Transcribe word for word the stretch of entries below, from the line containing "What distance is" through the final line.

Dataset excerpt
★ ★ ★

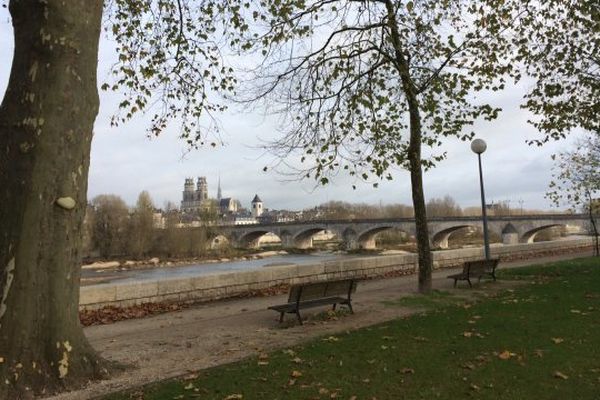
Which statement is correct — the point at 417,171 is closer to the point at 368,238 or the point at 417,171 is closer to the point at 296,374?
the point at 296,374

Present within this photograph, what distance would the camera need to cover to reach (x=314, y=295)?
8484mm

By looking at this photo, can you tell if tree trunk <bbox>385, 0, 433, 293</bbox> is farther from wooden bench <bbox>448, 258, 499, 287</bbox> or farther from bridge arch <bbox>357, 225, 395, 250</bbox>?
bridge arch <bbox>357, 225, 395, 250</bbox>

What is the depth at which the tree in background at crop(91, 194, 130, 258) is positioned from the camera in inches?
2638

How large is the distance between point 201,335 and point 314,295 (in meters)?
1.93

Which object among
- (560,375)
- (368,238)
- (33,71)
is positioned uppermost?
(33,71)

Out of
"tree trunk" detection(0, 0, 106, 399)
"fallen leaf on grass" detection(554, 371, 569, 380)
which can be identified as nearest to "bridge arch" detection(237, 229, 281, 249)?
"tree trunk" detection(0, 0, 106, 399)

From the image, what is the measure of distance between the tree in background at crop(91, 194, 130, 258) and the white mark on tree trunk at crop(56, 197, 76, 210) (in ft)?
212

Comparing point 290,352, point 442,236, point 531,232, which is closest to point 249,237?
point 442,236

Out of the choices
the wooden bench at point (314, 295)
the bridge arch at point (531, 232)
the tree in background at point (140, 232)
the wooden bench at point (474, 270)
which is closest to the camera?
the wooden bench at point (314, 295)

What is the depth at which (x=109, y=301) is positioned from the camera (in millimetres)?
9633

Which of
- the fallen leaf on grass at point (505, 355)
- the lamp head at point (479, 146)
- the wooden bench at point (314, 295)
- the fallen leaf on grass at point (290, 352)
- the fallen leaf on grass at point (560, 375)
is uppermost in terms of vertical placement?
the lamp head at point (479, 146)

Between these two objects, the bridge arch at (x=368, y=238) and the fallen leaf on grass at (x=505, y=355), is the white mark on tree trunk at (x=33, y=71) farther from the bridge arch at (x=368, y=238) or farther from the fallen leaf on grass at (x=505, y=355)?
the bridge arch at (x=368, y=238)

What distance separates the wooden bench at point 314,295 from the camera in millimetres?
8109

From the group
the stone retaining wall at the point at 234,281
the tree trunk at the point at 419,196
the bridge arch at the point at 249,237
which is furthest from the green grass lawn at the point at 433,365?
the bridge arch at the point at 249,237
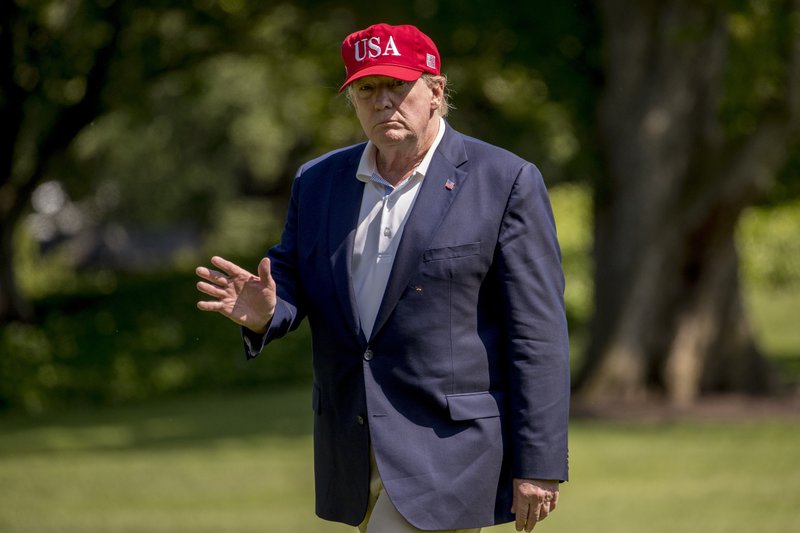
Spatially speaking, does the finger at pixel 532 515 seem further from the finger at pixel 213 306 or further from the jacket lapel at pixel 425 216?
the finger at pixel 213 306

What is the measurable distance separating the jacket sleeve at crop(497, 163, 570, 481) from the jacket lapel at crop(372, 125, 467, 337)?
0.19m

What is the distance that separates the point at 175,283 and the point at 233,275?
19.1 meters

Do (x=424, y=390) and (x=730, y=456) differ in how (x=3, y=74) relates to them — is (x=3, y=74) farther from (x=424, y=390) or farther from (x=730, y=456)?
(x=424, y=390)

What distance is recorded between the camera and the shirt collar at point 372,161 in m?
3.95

★ ★ ★

### Exercise response
What distance is recorded between the camera and the shirt collar at point 372,161 in m?
3.95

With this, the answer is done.